Microsons 2026 regressa a Palmela com Mazgani, Lena d’Água, Jorge Cruz, Afonso Rodrigues e mais.

Francisco Pereira

O Microsons regressa a Palmela nos dias 30 e 31 de janeiro de 2026.

Com uma programação dedicada à palavra e à música de autor, o Microsons Palmela 2026 reúne Mazgani, Lena d’Água, Jorge Cruz, Afonso Rodrigues, Jhon Douglas e Emmy Curl. Os concertos decorrem no Cine-Teatro S. João, mantendo o formato de proximidade e escuta cuidada que tem marcado a identidade do festival.

Organizado pela Luckyman Music, o Microsons afirma-se como um festival itinerante que privilegia contextos intimistas e o encontro direto entre artistas e público, valorizando a criação autoral, a memória musical e a contemporaneidade da canção portuguesa. Após a passagem por Palmela, o festival estende-se, como habitual, a Grândola, nos dias 6 e 7 de fevereiro, com programação a anunciar brevemente.

A programação em Palmela distribui-se por dois dias. No dia 30 de janeiro, sobem ao palco Emmy Curl (22h00) e Mazgani (23h00), com Jhon Douglas a atuar no Café Concerto às 21h00. No dia 31 de janeiro, o Cine-Teatro S. João recebe Jorge Cruz (22h00) e Lena d’Água (23h00), com Afonso Rodrigues a abrir a noite no Café Concerto, às 21h00.

Mazgani apresenta-se no Microsons depois de editar, em 2024, “Cidade de Cinema”, o seu primeiro álbum integralmente cantado em português. Com mais de duas décadas de carreira, o artista luso-iraniano tem construído um percurso singular na música portuguesa, marcado por uma forte dimensão autoral e por uma escrita que cruza intimismo, melancolia e herança cantautoral.

Emmy Curl, nome artístico de Catarina Miranda, traz a Palmela o universo de “Pastoral”, álbum editado em 2024 pela Cuca Monga e distinguido com o Prémio José Afonso 2025. Artista visual, compositora e produtora, Emmy Curl é uma das vozes mais consistentes da criação independente nacional, num trabalho que cruza eletrónica, folk e imagética contemporânea.

Natural da Amazónia brasileira e radicado em Lisboa desde 2016, Jhon Douglas apresenta um percurso artístico multidisciplinar, marcado pela fusão entre música, artes visuais e performance. Em nome próprio e em vários projetos colaborativos, tem-se afirmado como uma das presenças mais ativas da cena cultural lisboeta.

Lena d’Água, figura incontornável da música portuguesa, sobe ao palco do Microsons depois de lançar “Tropical Glaciar”, o seu mais recente álbum de originais. Com uma carreira que atravessa cinco décadas, mantém uma presença artística singular, onde convivem memória, irreverência e uma permanente capacidade de reinvenção.

Após mais de uma década desde o último disco a solo, Jorge Cruz regressou em 2024 com “Transumante”, um trabalho que reflete sobre o mundo rural, a infância e o tempo, cruzando música de raiz portuguesa com influências do folk norte-americano.

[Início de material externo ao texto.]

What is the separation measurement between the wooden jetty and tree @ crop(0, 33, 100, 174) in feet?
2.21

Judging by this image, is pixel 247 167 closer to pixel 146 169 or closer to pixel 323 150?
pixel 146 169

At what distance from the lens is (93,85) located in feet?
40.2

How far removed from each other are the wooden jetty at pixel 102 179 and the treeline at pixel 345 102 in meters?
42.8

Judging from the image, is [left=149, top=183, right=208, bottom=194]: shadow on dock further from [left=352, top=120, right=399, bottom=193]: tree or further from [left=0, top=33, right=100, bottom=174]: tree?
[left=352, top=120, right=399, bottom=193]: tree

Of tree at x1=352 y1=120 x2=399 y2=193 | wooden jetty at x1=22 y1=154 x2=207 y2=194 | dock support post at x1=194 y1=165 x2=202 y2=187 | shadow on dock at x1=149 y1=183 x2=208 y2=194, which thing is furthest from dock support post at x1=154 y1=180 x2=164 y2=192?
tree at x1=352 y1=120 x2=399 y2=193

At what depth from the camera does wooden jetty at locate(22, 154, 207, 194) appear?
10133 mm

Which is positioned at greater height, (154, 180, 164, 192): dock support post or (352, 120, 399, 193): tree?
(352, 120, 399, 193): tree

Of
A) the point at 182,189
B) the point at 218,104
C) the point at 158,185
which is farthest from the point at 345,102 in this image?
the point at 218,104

Um regresso marcado pela palavra e pela reflexão sobre identidade e território.

Afonso Rodrigues, conhecido pelo seu trabalho em Sean Riley & The Slowriders e Keep Razors Sharp, apresenta-se num momento de afirmação da escrita em português, explorando uma relação íntima entre canção, língua e pertença, num percurso que resulta de uma longa maturação artística.

O Microsons Palmela 2026 reforça assim o seu compromisso com a música portuguesa e com projetos de criação contemporânea, mantendo-se como um espaço de escuta, proximidade e celebração da canção de autor.

Os bilhetes já se encontram disponíveis na BOL. por um valor de 15€.